The current pressures at the local and state and federal levels to
reduce spending and eliminate government programs raise still more concerns,
since the neediest among us seem perennially the hardest hit in such
“reorganizations.” I don’t know what the
wisest choices may prove to be, and aren't we all being forced to recognize
that money doesn't grow on trees? I only
know we have a moral investment to insure that the object of whatever
strategies employed protect and lift up those who are beaten down and not
simply to spend less money.
We
have our work cut out for us just trying to help and teach people how to live
together. We aren't just far flung,
isolated peoples any more – colors kept neatly pure and separate like paint on
an artist's palette. We are increasingly
tossed and stirred, mixed and blurred, living side by side and sharing
classrooms and work places and homes.
But the...
·
...sideways
suspicious glances in airport lines and grocery store aisles,
·
...and
the picketing signs at the state capital...
...offer stark evidence that we still don’t know
yet what to do with each other.
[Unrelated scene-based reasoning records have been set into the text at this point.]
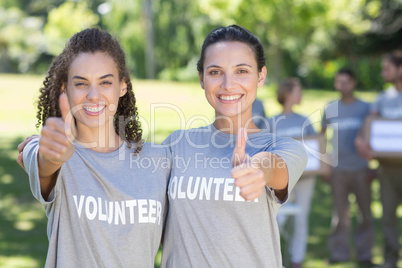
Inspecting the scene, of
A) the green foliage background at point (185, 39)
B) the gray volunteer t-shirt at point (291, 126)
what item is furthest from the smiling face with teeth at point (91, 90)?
the green foliage background at point (185, 39)

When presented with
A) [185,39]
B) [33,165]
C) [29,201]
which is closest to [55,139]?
[33,165]

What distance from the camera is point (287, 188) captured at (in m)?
2.17

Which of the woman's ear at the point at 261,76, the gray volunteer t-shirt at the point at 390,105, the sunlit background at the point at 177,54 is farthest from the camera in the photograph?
the sunlit background at the point at 177,54

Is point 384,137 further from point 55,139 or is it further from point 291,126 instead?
point 55,139

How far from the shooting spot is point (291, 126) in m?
5.37

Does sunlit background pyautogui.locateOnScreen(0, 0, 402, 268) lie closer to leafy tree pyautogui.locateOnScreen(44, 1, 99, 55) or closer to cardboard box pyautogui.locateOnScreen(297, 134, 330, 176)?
leafy tree pyautogui.locateOnScreen(44, 1, 99, 55)

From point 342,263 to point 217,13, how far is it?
6.19 metres

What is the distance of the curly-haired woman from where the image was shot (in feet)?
6.87

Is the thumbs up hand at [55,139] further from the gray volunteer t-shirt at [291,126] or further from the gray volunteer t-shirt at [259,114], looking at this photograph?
the gray volunteer t-shirt at [259,114]

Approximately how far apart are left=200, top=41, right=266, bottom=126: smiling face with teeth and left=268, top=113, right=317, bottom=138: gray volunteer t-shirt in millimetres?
2993

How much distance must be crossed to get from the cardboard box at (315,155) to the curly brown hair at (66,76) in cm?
283

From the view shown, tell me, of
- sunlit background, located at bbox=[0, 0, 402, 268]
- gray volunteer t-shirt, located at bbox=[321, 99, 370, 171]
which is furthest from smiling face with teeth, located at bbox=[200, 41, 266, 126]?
gray volunteer t-shirt, located at bbox=[321, 99, 370, 171]

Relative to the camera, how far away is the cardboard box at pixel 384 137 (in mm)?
5035

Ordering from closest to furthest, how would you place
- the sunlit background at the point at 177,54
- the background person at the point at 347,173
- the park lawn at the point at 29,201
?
the park lawn at the point at 29,201, the background person at the point at 347,173, the sunlit background at the point at 177,54
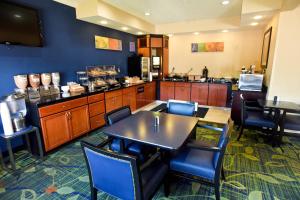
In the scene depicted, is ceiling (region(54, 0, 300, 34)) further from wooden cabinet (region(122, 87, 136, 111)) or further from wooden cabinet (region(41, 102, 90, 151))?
wooden cabinet (region(41, 102, 90, 151))

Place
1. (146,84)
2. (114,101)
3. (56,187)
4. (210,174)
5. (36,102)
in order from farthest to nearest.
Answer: (146,84), (114,101), (36,102), (56,187), (210,174)

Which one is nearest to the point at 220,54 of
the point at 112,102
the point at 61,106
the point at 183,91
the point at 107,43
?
the point at 183,91

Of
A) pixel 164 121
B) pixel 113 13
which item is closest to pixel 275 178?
pixel 164 121

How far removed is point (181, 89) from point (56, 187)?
4574mm

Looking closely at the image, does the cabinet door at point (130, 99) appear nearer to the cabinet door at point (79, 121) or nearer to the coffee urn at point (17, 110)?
the cabinet door at point (79, 121)

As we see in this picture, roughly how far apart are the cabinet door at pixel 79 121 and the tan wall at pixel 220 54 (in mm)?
4444

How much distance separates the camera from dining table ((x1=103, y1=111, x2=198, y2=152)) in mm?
1669

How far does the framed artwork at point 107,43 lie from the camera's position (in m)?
4.40

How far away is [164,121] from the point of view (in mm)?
2256

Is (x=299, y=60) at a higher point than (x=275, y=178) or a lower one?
higher

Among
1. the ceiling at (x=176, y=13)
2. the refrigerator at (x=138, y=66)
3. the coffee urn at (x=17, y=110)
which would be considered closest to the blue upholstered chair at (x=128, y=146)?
the coffee urn at (x=17, y=110)

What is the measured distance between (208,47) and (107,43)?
363 cm

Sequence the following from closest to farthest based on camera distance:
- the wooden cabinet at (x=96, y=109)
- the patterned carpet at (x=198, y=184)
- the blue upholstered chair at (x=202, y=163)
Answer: the blue upholstered chair at (x=202, y=163) → the patterned carpet at (x=198, y=184) → the wooden cabinet at (x=96, y=109)

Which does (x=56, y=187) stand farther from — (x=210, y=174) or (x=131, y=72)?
(x=131, y=72)
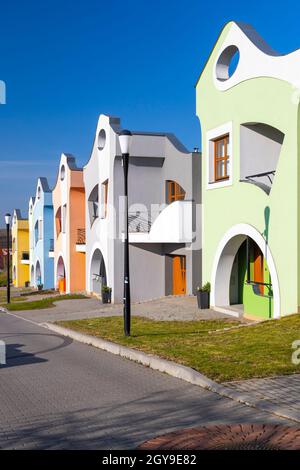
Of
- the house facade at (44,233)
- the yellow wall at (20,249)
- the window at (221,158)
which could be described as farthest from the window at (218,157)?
the yellow wall at (20,249)

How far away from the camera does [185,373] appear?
8.88m

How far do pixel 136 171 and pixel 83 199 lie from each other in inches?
403

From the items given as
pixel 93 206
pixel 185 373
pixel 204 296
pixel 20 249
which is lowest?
pixel 185 373

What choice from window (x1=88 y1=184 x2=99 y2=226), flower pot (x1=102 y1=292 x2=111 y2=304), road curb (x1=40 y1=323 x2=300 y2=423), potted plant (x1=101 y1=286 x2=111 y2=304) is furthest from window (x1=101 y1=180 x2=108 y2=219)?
road curb (x1=40 y1=323 x2=300 y2=423)

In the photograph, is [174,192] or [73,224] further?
[73,224]

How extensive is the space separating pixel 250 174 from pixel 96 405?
11161 mm

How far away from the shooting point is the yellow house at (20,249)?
197ft

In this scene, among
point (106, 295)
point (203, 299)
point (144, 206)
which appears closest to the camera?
point (203, 299)

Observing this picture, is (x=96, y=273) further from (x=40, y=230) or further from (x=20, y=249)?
(x=20, y=249)

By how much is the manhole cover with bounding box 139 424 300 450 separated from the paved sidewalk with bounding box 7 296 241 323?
10592 millimetres

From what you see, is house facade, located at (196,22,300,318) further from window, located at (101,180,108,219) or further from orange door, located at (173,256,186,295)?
window, located at (101,180,108,219)

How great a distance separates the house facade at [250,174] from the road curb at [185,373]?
16.1 ft

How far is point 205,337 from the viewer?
12.2 metres

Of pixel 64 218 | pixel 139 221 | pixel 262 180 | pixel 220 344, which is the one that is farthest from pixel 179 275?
pixel 220 344
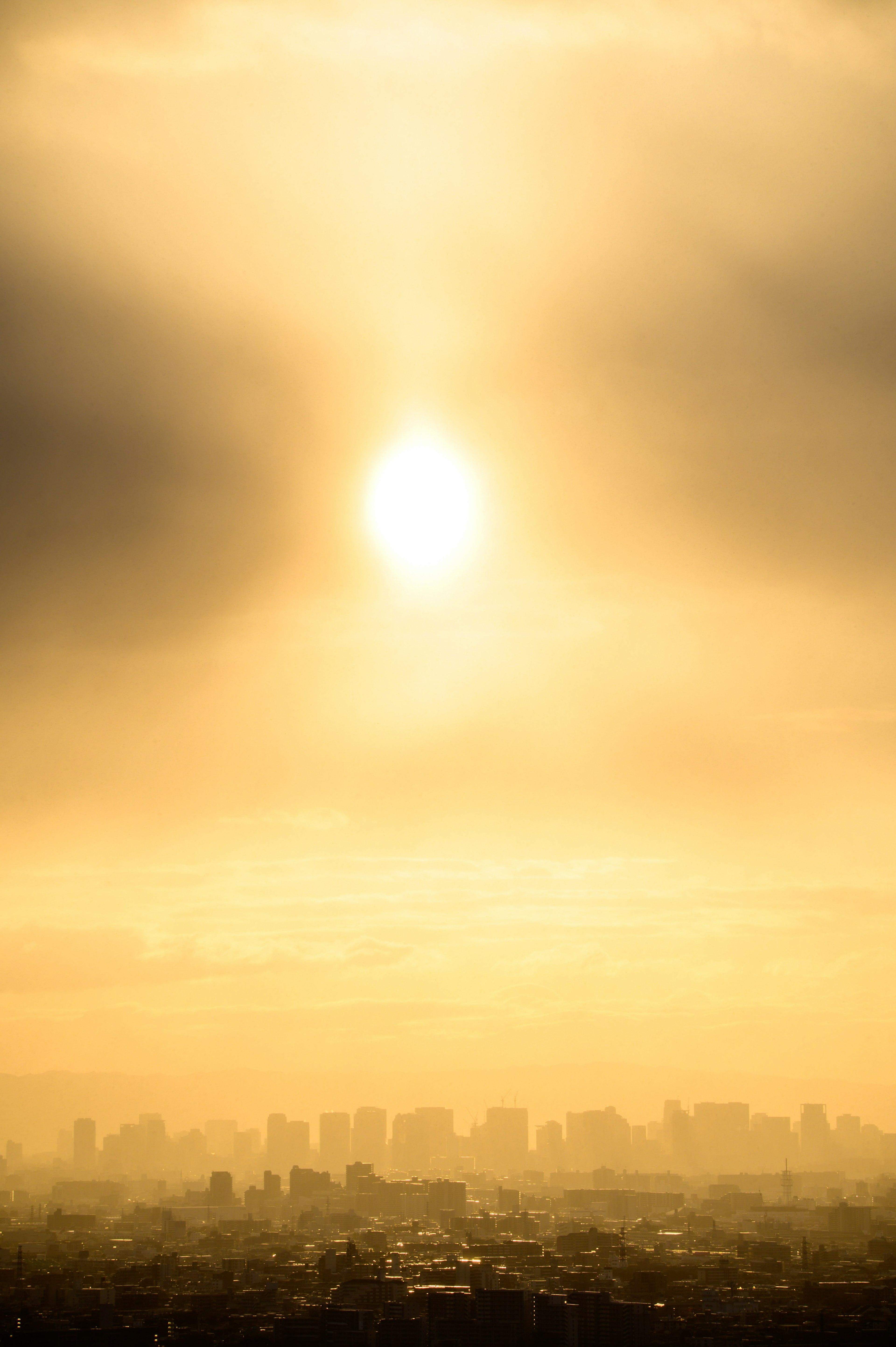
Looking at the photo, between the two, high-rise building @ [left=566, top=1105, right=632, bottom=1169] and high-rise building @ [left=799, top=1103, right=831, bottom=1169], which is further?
high-rise building @ [left=799, top=1103, right=831, bottom=1169]

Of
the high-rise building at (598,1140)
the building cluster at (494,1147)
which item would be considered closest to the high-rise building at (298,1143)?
the building cluster at (494,1147)

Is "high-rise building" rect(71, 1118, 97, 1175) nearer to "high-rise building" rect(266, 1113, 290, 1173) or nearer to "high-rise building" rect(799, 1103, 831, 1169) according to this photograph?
"high-rise building" rect(266, 1113, 290, 1173)

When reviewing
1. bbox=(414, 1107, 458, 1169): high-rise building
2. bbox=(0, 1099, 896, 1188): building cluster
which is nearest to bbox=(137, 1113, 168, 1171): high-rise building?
bbox=(0, 1099, 896, 1188): building cluster

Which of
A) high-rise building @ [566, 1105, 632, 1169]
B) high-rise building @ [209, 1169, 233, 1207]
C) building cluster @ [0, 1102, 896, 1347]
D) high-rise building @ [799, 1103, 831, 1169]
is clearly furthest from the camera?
high-rise building @ [799, 1103, 831, 1169]

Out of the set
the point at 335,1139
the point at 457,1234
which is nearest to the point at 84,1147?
the point at 335,1139

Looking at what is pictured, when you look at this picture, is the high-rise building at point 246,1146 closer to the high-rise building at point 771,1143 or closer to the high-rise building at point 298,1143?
the high-rise building at point 298,1143

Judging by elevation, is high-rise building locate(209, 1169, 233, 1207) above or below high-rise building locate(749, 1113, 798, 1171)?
below

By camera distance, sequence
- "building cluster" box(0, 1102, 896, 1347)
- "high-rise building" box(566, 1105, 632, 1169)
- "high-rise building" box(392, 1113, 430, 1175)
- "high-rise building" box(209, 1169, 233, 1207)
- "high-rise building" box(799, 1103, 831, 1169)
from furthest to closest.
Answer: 1. "high-rise building" box(799, 1103, 831, 1169)
2. "high-rise building" box(566, 1105, 632, 1169)
3. "high-rise building" box(392, 1113, 430, 1175)
4. "high-rise building" box(209, 1169, 233, 1207)
5. "building cluster" box(0, 1102, 896, 1347)
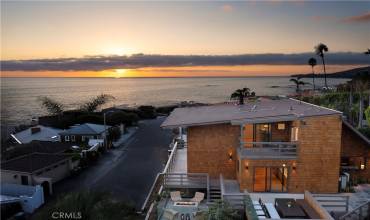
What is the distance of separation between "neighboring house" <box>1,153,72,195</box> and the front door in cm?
1779

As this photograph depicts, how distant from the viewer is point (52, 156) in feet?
94.1

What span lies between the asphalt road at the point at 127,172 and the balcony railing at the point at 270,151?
10.2m

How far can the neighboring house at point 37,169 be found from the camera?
24812 millimetres

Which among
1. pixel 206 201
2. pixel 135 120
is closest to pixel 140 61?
pixel 135 120

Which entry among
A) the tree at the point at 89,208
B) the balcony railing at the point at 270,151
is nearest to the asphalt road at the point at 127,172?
the balcony railing at the point at 270,151

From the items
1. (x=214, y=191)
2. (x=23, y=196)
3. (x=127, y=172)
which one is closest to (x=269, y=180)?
(x=214, y=191)

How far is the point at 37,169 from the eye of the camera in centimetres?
2539

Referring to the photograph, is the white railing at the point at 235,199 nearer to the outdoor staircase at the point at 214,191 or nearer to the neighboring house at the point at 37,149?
the outdoor staircase at the point at 214,191

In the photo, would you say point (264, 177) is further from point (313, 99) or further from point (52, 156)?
point (313, 99)

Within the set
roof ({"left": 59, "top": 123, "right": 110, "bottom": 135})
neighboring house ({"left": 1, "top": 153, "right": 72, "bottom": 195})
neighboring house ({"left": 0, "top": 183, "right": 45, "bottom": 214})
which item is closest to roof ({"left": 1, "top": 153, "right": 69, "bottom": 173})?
neighboring house ({"left": 1, "top": 153, "right": 72, "bottom": 195})

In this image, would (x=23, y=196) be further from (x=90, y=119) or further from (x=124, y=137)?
(x=90, y=119)

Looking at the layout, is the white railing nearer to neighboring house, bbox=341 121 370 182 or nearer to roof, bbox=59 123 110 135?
neighboring house, bbox=341 121 370 182

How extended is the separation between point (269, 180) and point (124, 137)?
3521cm

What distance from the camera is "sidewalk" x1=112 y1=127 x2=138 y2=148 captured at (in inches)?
1676
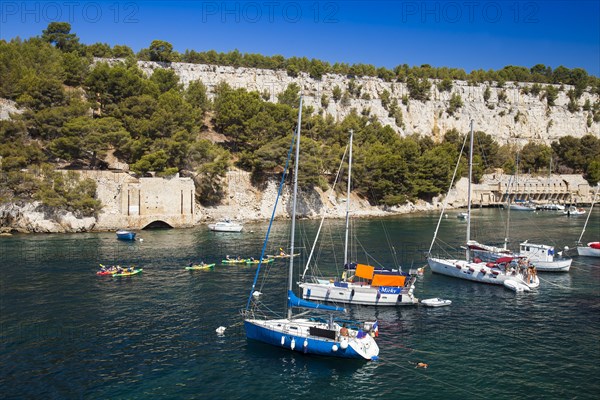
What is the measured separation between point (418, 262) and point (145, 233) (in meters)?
39.4

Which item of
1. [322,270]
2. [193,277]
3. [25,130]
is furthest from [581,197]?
[25,130]

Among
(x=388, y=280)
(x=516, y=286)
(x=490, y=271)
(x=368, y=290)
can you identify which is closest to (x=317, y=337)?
(x=368, y=290)

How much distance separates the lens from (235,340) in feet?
102

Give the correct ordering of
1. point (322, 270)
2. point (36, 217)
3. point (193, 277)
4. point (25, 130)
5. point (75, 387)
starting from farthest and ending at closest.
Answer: point (25, 130) → point (36, 217) → point (322, 270) → point (193, 277) → point (75, 387)

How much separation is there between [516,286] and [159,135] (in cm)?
6609

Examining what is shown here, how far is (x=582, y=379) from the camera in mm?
26312

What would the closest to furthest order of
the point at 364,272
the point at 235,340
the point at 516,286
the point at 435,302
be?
the point at 235,340
the point at 435,302
the point at 364,272
the point at 516,286

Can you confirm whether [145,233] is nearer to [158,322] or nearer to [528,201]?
[158,322]

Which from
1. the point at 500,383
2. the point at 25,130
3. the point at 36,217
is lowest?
the point at 500,383

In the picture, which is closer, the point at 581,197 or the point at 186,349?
the point at 186,349

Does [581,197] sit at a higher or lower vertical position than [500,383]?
higher

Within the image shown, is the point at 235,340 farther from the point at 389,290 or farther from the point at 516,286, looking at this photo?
the point at 516,286

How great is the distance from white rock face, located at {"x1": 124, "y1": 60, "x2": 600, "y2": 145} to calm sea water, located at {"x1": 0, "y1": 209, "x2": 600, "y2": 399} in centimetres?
9237

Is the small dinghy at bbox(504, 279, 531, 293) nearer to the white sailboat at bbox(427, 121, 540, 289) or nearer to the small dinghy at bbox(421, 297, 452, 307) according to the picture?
the white sailboat at bbox(427, 121, 540, 289)
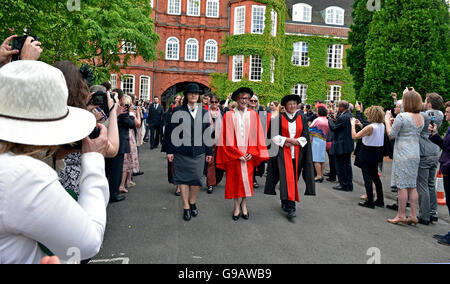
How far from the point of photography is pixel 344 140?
27.5 ft

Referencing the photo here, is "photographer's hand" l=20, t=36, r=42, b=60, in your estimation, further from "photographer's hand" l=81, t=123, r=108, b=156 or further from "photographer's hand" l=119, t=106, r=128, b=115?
"photographer's hand" l=119, t=106, r=128, b=115

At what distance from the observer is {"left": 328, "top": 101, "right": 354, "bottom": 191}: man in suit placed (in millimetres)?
8414

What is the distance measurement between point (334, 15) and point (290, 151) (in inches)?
1244

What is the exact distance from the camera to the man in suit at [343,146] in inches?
331

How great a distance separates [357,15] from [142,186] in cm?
1857

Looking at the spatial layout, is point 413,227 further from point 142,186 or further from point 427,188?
point 142,186

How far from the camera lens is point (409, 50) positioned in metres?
14.1

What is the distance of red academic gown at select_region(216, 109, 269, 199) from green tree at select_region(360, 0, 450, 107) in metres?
11.0

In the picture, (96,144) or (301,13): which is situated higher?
(301,13)

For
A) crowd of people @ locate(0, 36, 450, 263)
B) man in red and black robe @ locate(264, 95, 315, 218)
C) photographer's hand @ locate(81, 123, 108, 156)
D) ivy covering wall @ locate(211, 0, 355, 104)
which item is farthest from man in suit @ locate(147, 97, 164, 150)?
ivy covering wall @ locate(211, 0, 355, 104)

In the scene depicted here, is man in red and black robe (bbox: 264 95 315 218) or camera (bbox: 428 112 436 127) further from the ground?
camera (bbox: 428 112 436 127)

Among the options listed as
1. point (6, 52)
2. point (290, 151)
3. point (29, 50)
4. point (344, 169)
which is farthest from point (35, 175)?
point (344, 169)

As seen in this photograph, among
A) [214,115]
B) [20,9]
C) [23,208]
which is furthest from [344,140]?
[23,208]

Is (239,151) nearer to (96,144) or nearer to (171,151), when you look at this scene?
(171,151)
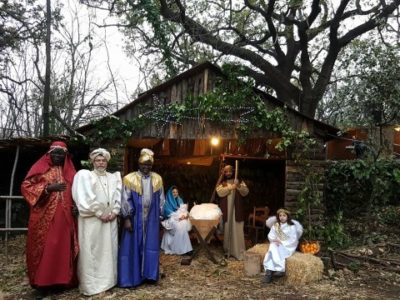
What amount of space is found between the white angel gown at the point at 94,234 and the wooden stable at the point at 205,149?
2089 mm

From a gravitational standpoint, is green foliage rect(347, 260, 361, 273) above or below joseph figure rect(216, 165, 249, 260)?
below

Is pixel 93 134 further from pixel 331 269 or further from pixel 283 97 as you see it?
pixel 283 97

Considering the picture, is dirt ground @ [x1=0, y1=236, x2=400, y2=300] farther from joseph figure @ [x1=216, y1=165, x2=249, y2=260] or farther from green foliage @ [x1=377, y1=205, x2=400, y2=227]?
green foliage @ [x1=377, y1=205, x2=400, y2=227]

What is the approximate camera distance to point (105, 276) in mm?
5855

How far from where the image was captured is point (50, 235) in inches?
224

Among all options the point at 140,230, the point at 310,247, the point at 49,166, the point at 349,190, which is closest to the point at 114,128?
the point at 49,166

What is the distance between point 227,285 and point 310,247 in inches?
67.9

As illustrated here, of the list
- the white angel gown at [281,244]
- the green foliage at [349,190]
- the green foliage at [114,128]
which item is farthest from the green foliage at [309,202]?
the green foliage at [349,190]

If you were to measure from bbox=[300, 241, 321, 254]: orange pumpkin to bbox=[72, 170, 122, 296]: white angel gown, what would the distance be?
3.17 m

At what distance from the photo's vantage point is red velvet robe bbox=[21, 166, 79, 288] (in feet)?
18.5

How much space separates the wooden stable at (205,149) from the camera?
7.67 metres

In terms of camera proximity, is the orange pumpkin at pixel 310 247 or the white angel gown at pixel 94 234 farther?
the orange pumpkin at pixel 310 247

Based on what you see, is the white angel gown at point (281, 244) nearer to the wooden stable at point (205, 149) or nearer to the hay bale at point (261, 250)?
the hay bale at point (261, 250)

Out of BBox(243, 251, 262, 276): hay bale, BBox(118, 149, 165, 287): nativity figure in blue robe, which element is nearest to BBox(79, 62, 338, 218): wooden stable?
BBox(243, 251, 262, 276): hay bale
And the
·
clash
of differing religious views,
·
different
moral perspectives,
·
different
visions of life together...
...inevitably result in shouting and name calling
at best, total alienation and even bloodshed at worst. There is healing work to be done among us, along
with the introduction of more constructive, better working tools.
Whatever
emerges as the particular arenas of our individual and congregational work, we
will nonetheless find ourselves in a position to heal, and we are called to
jump in – working to build God’s wholeness within people and among them,
remembering that we cannot bring good news if we refuse to look bad news in the
face.
“Into
a world of brokenness,” Jesus said, “I have come to bring healing. God’s Spirit is upon me to make the broken,
whole.” The Spirit of God is here among
us, pushing and pulling and leading in this year of God's
favor. We are not the only
instruments at God’s disposal, but we can, by God’s grace, be one
powerful tool -- to make the broken, whole. It’s just the business we are in.